Assignment:
Each entry that follows is to be duplicated exactly, without its images.

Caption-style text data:

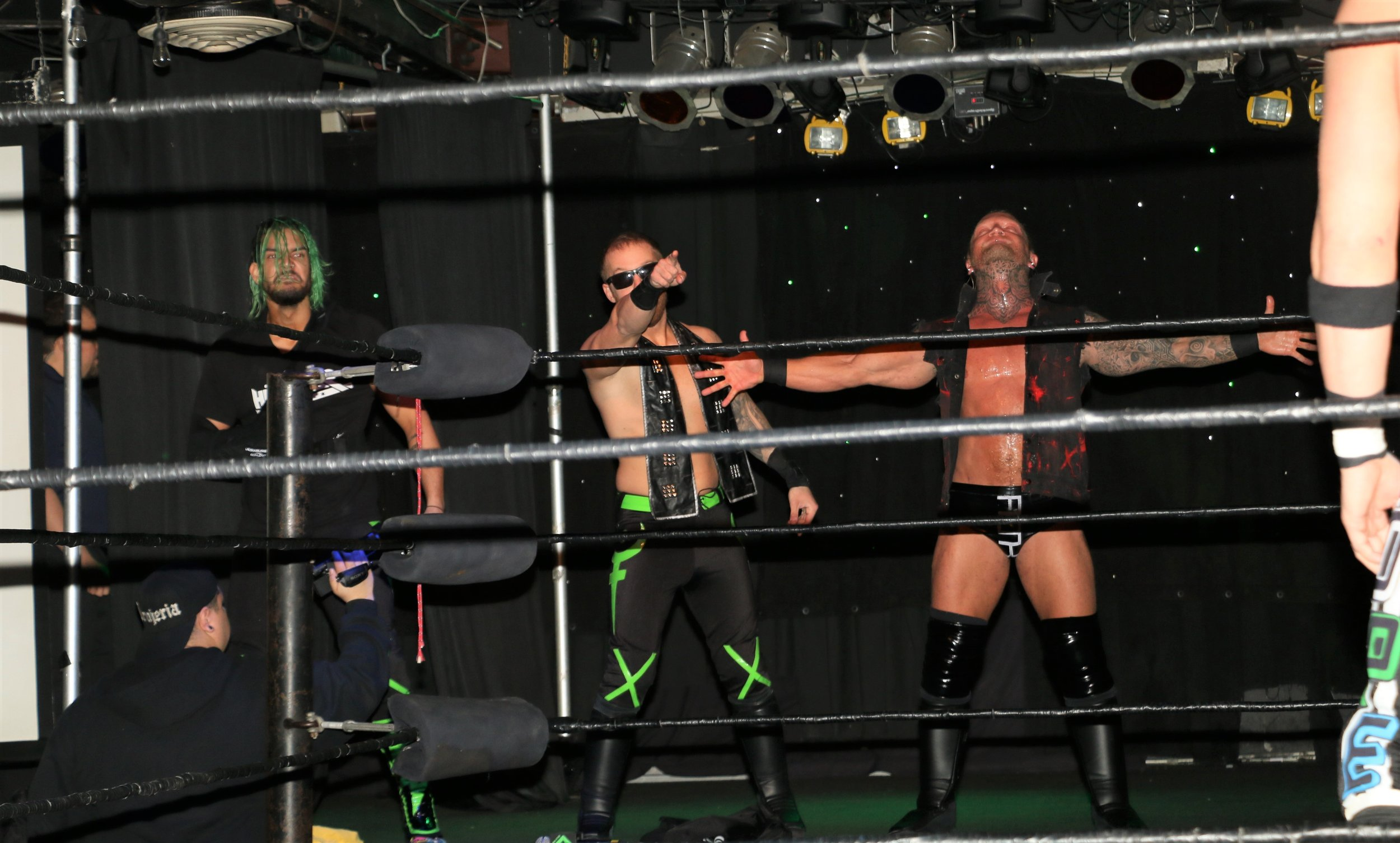 The Blackheart Battalion, Storm Grayson, from left, Jason Hades and Brubaker, enter the ring.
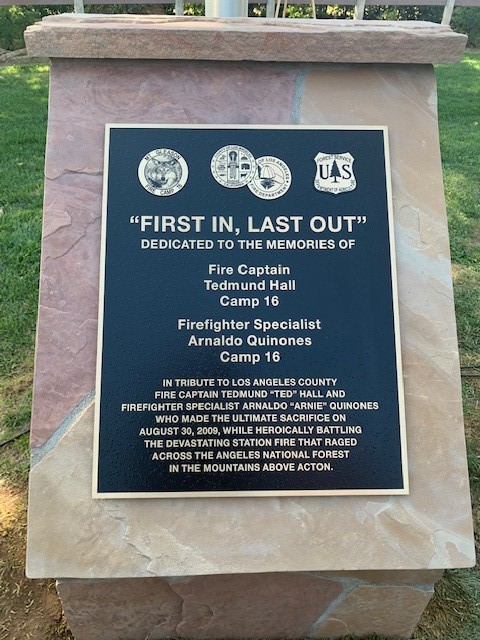 "Plaque with names of fallen firefighters and the words ""Fire In, Last Out."""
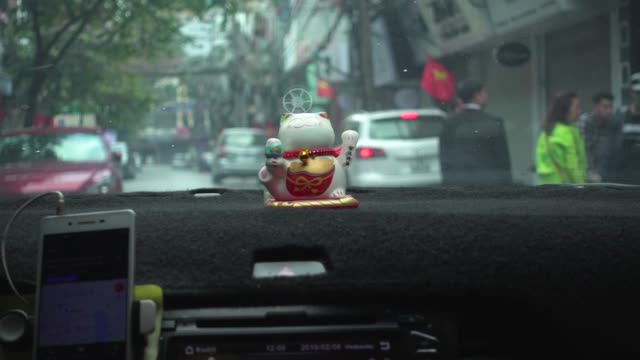 hanoi vietnam from a taxi or car ridesharing pov. maneki neko figurine - newly industrialized country stock videos and b-roll footage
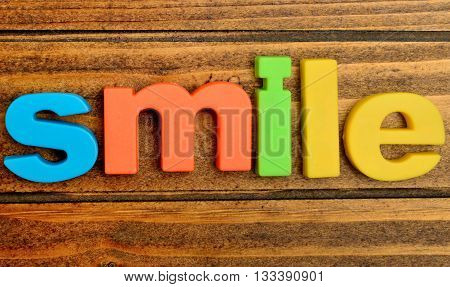 Colorful letters Smile word on wooden table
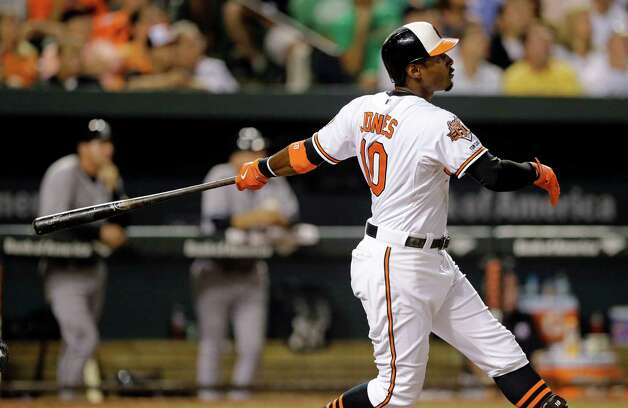 Baltimore Orioles' Adam Jones watches his three-run home run in the eighth inning of a baseball game against the New York Yankees, Wednesday, Aug. 13, 2014, in Baltimore. Baltimore won 5-3. (AP Photo/Patrick Semansky) ORG XMIT: MDPS113 Photo: Patrick Semansky / AP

Written solution:
 The Blackheart Battalion, Storm Grayson, from left, Jason Hades and Brubaker, enter the ring.
 "Plaque with names of fallen firefighters and the words ""Fire In, Last Out."""
 hanoi vietnam from a taxi or car ridesharing pov. maneki neko figurine - newly industrialized country stock videos and b-roll footage
 Colorful letters Smile word on wooden table
 Baltimore Orioles' Adam Jones watches his three-run home run in the eighth inning of a baseball game against the New York Yankees, Wednesday, Aug. 13, 2014, in Baltimore. Baltimore won 5-3. (AP Photo/Patrick Semansky) ORG XMIT: MDPS113 Photo: Patrick Semansky / AP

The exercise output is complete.